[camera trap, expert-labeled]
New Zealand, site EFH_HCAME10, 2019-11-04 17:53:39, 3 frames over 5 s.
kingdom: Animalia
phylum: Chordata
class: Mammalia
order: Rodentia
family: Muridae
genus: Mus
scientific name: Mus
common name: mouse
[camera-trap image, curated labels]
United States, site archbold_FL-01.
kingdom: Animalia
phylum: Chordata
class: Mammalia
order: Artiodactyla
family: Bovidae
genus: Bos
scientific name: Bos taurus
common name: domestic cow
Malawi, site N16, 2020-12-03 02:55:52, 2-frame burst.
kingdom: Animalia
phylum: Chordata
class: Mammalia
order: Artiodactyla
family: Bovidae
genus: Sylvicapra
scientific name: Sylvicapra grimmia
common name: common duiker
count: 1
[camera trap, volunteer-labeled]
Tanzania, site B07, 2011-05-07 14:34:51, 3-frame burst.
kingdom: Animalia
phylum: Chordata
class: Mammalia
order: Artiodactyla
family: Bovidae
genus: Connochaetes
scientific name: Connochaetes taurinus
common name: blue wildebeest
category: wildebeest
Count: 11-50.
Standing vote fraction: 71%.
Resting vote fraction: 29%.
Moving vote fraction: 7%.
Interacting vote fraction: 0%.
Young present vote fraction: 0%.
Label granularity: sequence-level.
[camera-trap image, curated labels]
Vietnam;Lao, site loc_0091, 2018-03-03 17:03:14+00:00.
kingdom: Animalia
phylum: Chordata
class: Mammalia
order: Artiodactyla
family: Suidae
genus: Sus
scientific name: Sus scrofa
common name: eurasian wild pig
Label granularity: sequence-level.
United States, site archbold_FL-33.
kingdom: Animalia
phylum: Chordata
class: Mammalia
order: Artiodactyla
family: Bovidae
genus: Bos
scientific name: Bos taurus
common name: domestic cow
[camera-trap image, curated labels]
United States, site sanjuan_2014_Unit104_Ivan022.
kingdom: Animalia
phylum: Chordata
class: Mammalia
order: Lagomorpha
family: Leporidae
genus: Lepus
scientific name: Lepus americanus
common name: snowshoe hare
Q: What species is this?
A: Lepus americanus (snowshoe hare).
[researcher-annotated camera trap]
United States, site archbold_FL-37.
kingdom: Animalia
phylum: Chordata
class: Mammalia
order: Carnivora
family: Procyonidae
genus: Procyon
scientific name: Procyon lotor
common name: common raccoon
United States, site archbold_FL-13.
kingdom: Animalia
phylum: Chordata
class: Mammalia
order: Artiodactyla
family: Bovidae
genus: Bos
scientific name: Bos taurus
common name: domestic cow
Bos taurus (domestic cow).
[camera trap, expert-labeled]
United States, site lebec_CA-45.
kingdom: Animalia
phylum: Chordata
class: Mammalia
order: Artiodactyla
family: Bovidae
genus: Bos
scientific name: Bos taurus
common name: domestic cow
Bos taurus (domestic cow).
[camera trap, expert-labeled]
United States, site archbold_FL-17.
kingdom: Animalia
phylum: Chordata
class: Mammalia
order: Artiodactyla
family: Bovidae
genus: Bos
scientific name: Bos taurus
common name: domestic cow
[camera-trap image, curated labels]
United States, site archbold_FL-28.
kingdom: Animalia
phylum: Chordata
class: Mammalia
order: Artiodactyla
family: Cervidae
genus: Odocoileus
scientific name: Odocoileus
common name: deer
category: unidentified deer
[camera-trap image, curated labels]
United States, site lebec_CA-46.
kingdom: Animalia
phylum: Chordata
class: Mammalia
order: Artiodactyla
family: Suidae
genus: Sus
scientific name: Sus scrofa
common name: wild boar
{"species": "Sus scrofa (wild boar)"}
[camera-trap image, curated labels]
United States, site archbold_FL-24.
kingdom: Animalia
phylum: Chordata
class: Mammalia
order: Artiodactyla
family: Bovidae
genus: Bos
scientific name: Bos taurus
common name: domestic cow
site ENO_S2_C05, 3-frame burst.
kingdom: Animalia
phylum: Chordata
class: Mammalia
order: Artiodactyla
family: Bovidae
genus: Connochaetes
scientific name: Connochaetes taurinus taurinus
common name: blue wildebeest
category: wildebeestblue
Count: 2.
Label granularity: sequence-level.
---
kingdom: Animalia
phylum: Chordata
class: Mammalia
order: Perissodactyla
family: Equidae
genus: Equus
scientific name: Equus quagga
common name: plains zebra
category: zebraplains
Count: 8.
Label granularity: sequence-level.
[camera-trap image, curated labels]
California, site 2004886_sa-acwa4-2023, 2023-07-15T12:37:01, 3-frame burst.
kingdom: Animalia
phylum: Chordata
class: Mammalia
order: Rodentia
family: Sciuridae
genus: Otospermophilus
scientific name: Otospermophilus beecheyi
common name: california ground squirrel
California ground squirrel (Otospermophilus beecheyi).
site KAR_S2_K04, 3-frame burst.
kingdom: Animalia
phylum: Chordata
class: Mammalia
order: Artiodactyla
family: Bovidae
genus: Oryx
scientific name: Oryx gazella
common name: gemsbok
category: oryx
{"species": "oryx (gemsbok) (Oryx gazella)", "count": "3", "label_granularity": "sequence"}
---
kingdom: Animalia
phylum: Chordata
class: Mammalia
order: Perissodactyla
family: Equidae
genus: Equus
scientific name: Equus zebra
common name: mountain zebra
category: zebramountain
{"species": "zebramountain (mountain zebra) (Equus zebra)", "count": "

+++++

▶ Task prompt
Type out the records again exactly, line for line.

▶ Solution to this exercise
[camera trap, expert-labeled]
New Zealand, site EFH_HCAME10, 2019-11-04 17:53:39, 3 frames over 5 s.
kingdom: Animalia
phylum: Chordata
class: Mammalia
order: Rodentia
family: Muridae
genus: Mus
scientific name: Mus
common name: mouse
[camera-trap image, curated labels]
United States, site archbold_FL-01.
kingdom: Animalia
phylum: Chordata
class: Mammalia
order: Artiodactyla
family: Bovidae
genus: Bos
scientific name: Bos taurus
common name: domestic cow
Malawi, site N16, 2020-12-03 02:55:52, 2-frame burst.
kingdom: Animalia
phylum: Chordata
class: Mammalia
order: Artiodactyla
family: Bovidae
genus: Sylvicapra
scientific name: Sylvicapra grimmia
common name: common duiker
count: 1
[camera trap, volunteer-labeled]
Tanzania, site B07, 2011-05-07 14:34:51, 3-frame burst.
kingdom: Animalia
phylum: Chordata
class: Mammalia
order: Artiodactyla
family: Bovidae
genus: Connochaetes
scientific name: Connochaetes taurinus
common name: blue wildebeest
category: wildebeest
Count: 11-50.
Standing vote fraction: 71%.
Resting vote fraction: 29%.
Moving vote fraction: 7%.
Interacting vote fraction: 0%.
Young present vote fraction: 0%.
Label granularity: sequence-level.
[camera-trap image, curated labels]
Vietnam;Lao, site loc_0091, 2018-03-03 17:03:14+00:00.
kingdom: Animalia
phylum: Chordata
class: Mammalia
order: Artiodactyla
family: Suidae
genus: Sus
scientific name: Sus scrofa
common name: eurasian wild pig
Label granularity: sequence-level.
United States, site archbold_FL-33.
kingdom: Animalia
phylum: Chordata
class: Mammalia
order: Artiodactyla
family: Bovidae
genus: Bos
scientific name: Bos taurus
common name: domestic cow
[camera-trap image, curated labels]
United States, site sanjuan_2014_Unit104_Ivan022.
kingdom: Animalia
phylum: Chordata
class: Mammalia
order: Lagomorpha
family: Leporidae
genus: Lepus
scientific name: Lepus americanus
common name: snowshoe hare
Q: What species is this?
A: Lepus americanus (snowshoe hare).
[researcher-annotated camera trap]
United States, site archbold_FL-37.
kingdom: Animalia
phylum: Chordata
class: Mammalia
order: Carnivora
family: Procyonidae
genus: Procyon
scientific name: Procyon lotor
common name: common raccoon
United States, site archbold_FL-13.
kingdom: Animalia
phylum: Chordata
class: Mammalia
order: Artiodactyla
family: Bovidae
genus: Bos
scientific name: Bos taurus
common name: domestic cow
Bos taurus (domestic cow).
[camera trap, expert-labeled]
United States, site lebec_CA-45.
kingdom: Animalia
phylum: Chordata
class: Mammalia
order: Artiodactyla
family: Bovidae
genus: Bos
scientific name: Bos taurus
common name: domestic cow
Bos taurus (domestic cow).
[camera trap, expert-labeled]
United States, site archbold_FL-17.
kingdom: Animalia
phylum: Chordata
class: Mammalia
order: Artiodactyla
family: Bovidae
genus: Bos
scientific name: Bos taurus
common name: domestic cow
[camera-trap image, curated labels]
United States, site archbold_FL-28.
kingdom: Animalia
phylum: Chordata
class: Mammalia
order: Artiodactyla
family: Cervidae
genus: Odocoileus
scientific name: Odocoileus
common name: deer
category: unidentified deer
[camera-trap image, curated labels]
United States, site lebec_CA-46.
kingdom: Animalia
phylum: Chordata
class: Mammalia
order: Artiodactyla
family: Suidae
genus: Sus
scientific name: Sus scrofa
common name: wild boar
{"species": "Sus scrofa (wild boar)"}
[camera-trap image, curated labels]
United States, site archbold_FL-24.
kingdom: Animalia
phylum: Chordata
class: Mammalia
order: Artiodactyla
family: Bovidae
genus: Bos
scientific name: Bos taurus
common name: domestic cow
site ENO_S2_C05, 3-frame burst.
kingdom: Animalia
phylum: Chordata
class: Mammalia
order: Artiodactyla
family: Bovidae
genus: Connochaetes
scientific name: Connochaetes taurinus taurinus
common name: blue wildebeest
category: wildebeestblue
Count: 2.
Label granularity: sequence-level.
---
kingdom: Animalia
phylum: Chordata
class: Mammalia
order: Perissodactyla
family: Equidae
genus: Equus
scientific name: Equus quagga
common name: plains zebra
category: zebraplains
Count: 8.
Label granularity: sequence-level.
[camera-trap image, curated labels]
California, site 2004886_sa-acwa4-2023, 2023-07-15T12:37:01, 3-frame burst.
kingdom: Animalia
phylum: Chordata
class: Mammalia
order: Rodentia
family: Sciuridae
genus: Otospermophilus
scientific name: Otospermophilus beecheyi
common name: california ground squirrel
California ground squirrel (Otospermophilus beecheyi).
site KAR_S2_K04, 3-frame burst.
kingdom: Animalia
phylum: Chordata
class: Mammalia
order: Artiodactyla
family: Bovidae
genus: Oryx
scientific name: Oryx gazella
common name: gemsbok
category: oryx
{"species": "oryx (gemsbok) (Oryx gazella)", "count": "3", "label_granularity": "sequence"}
---
kingdom: Animalia
phylum: Chordata
class: Mammalia
order: Perissodactyla
family: Equidae
genus: Equus
scientific name: Equus zebra
common name: mountain zebra
category: zebramountain
{"species": "zebramountain (mountain zebra) (Equus zebra)", "count": "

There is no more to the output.